Christopher Weld quoted in article on business opportunities increasingly flowing to mid-size law firms
Christopher Weld Jr. was quoted in a Massachusetts Lawyers Weekly news article concerning a trend of mid-size law firms increasingly obtaining business from corporate clients that was previously done by much larger firms.
Mr. Weld indicated that mid-size firms are more cost-effective in handling litigation not involving high-stakes damages or the future of a company.
“If you have a $1.5 million to $2 million piece of litigation, you’re going to pay a big firm over a million bucks to do that, which is kind of hard to justify,” he told the publication.
Mr. Weld, managing partner of Todd & Weld, said overstaffing is a fundamental problem for big firms in controlling costs.

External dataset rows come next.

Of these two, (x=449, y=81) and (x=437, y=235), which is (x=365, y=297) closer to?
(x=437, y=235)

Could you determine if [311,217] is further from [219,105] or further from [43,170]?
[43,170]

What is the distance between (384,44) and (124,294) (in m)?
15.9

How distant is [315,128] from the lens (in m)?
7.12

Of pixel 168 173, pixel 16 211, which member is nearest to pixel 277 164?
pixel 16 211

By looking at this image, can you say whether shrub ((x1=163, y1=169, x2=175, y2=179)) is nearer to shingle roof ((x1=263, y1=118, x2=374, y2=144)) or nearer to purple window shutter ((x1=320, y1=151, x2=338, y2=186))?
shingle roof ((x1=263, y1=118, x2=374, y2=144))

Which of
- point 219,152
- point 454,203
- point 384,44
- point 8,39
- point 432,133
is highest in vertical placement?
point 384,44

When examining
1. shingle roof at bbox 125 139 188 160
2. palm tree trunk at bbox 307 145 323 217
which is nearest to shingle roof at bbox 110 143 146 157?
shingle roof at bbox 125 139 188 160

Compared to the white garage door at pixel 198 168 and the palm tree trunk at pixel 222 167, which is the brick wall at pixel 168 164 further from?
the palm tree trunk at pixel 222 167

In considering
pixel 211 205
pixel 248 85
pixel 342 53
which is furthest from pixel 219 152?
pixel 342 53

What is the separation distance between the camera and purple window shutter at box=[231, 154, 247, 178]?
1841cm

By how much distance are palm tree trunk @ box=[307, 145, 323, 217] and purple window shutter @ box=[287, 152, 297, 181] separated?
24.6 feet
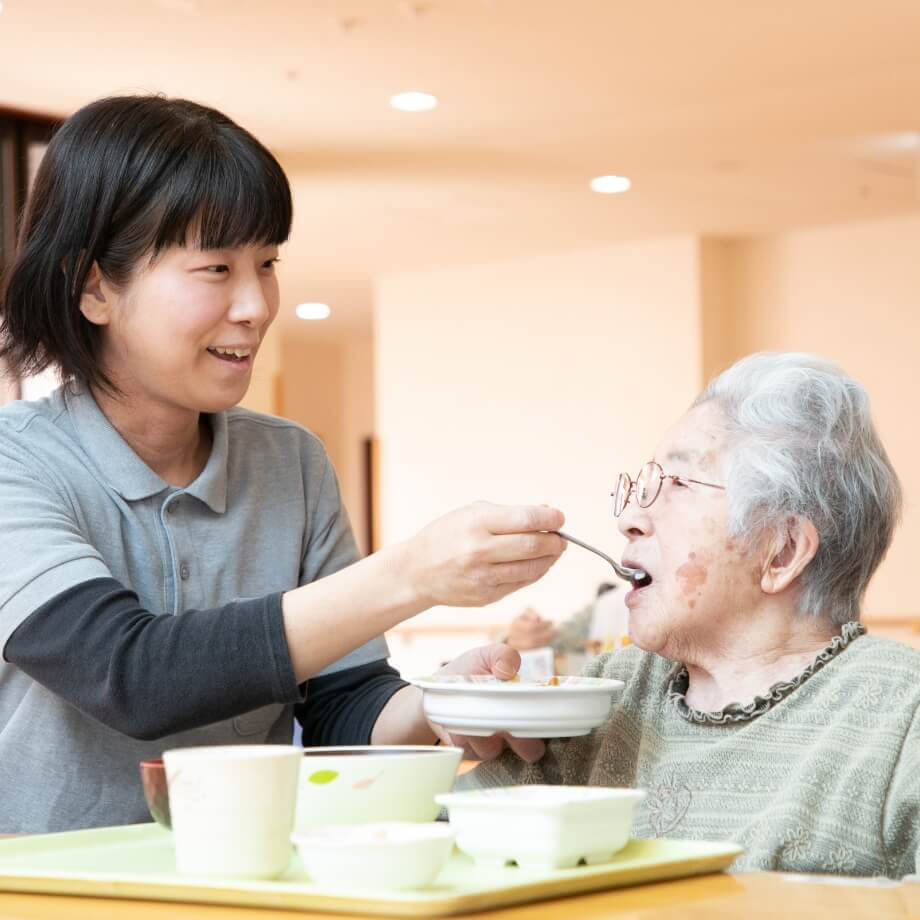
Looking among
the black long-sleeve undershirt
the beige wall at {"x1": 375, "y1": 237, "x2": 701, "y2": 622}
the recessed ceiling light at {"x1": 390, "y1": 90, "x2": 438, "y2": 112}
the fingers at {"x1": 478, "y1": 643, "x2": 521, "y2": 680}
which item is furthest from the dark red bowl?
the beige wall at {"x1": 375, "y1": 237, "x2": 701, "y2": 622}

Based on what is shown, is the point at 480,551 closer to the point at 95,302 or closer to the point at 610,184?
the point at 95,302

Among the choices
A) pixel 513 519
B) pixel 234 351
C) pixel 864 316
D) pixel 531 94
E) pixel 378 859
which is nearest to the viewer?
pixel 378 859

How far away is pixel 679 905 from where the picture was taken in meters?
1.00

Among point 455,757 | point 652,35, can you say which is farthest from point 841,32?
point 455,757

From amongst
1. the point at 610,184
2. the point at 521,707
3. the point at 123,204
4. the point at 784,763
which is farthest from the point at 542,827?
the point at 610,184

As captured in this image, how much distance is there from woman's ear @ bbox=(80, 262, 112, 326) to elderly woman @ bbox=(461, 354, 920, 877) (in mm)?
652

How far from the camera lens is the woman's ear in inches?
72.5

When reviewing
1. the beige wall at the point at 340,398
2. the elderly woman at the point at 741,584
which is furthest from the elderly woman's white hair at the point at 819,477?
the beige wall at the point at 340,398

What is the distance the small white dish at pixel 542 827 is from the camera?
103cm

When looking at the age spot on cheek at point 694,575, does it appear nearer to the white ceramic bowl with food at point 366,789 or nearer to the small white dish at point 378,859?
the white ceramic bowl with food at point 366,789

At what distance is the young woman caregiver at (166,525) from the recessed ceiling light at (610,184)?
19.6ft

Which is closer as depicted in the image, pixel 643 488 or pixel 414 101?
pixel 643 488

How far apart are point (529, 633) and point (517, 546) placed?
2.58m

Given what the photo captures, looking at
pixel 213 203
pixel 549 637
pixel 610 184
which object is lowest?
pixel 549 637
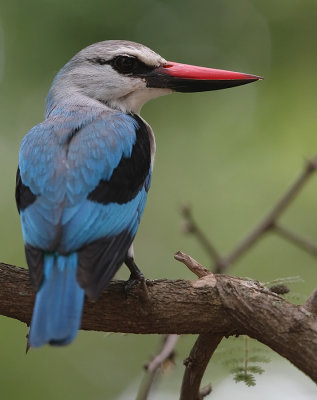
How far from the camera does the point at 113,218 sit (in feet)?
12.4

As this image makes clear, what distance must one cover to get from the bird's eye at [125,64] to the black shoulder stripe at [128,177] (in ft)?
1.99

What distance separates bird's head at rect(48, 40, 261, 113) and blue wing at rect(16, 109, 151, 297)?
1.52 ft

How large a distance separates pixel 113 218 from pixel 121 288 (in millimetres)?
350

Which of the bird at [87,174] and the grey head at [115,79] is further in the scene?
the grey head at [115,79]

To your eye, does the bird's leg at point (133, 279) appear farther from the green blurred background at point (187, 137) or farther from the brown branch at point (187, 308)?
the green blurred background at point (187, 137)

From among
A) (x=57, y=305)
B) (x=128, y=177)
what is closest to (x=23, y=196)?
(x=128, y=177)

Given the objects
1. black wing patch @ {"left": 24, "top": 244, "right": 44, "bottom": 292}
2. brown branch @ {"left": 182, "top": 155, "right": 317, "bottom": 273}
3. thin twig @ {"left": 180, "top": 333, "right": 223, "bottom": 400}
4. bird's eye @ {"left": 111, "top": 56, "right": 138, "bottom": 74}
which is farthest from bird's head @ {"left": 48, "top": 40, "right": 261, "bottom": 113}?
thin twig @ {"left": 180, "top": 333, "right": 223, "bottom": 400}

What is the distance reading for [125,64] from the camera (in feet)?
16.5

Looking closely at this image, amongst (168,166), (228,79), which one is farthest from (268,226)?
(168,166)

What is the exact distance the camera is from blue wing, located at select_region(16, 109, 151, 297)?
3.53 metres

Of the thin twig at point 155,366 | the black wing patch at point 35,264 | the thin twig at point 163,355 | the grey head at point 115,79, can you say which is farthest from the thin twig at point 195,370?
the grey head at point 115,79

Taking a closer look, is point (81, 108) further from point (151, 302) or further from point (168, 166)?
point (168, 166)

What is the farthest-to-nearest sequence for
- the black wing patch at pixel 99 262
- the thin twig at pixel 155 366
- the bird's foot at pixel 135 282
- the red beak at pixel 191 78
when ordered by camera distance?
1. the red beak at pixel 191 78
2. the thin twig at pixel 155 366
3. the bird's foot at pixel 135 282
4. the black wing patch at pixel 99 262

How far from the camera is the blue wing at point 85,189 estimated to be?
11.6ft
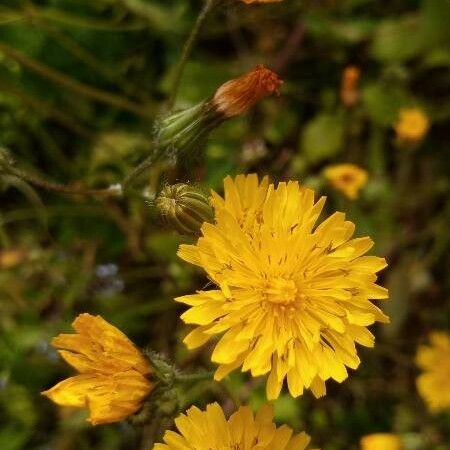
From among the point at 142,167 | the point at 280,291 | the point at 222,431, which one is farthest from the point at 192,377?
the point at 142,167

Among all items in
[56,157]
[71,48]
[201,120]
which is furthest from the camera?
[56,157]

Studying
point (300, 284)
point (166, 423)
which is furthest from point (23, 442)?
point (300, 284)

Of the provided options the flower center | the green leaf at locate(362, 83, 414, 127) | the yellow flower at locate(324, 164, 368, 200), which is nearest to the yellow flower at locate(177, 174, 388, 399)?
the flower center

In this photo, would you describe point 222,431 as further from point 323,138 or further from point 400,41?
point 400,41

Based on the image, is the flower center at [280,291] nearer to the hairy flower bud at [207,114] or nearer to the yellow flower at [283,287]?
the yellow flower at [283,287]

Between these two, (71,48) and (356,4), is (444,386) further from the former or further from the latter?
(71,48)

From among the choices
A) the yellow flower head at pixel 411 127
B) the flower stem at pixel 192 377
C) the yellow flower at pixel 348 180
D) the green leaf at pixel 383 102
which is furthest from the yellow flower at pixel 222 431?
the green leaf at pixel 383 102

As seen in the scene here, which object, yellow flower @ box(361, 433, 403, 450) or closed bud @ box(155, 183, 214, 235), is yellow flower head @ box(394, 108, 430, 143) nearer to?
yellow flower @ box(361, 433, 403, 450)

“We tend to be a lot less top-down than the big firms,” he said. “At a big firm you’ll get a senior partner, a junior partner, a senior level-associate, a junior-level associate and a paralegal assigned to a case. So a two-hour meeting is a $5,000 or $10,000 affair.”
He said he envisions some large firms eventually realizing that their infrastructure is too big to handle a client’s small- to mid-level cases in a cost-effective manner. The result, he said, could be more partnering arrangements in which attorneys at large firms hand off work to trusted attorneys at smaller firms.
“When they look in the mirror and conclude they don’t want to handle those cases, the question becomes, ‘Where can I put the case so I don’t have a risk that the person is going to steal my client?’”
Mr. Weld is a Founding Partner of the firm. He has over 30 years of experience in commercial litigation, arbitration and dispute resolution in cases generally involving business disputes with vigorously contested issues of substantial value.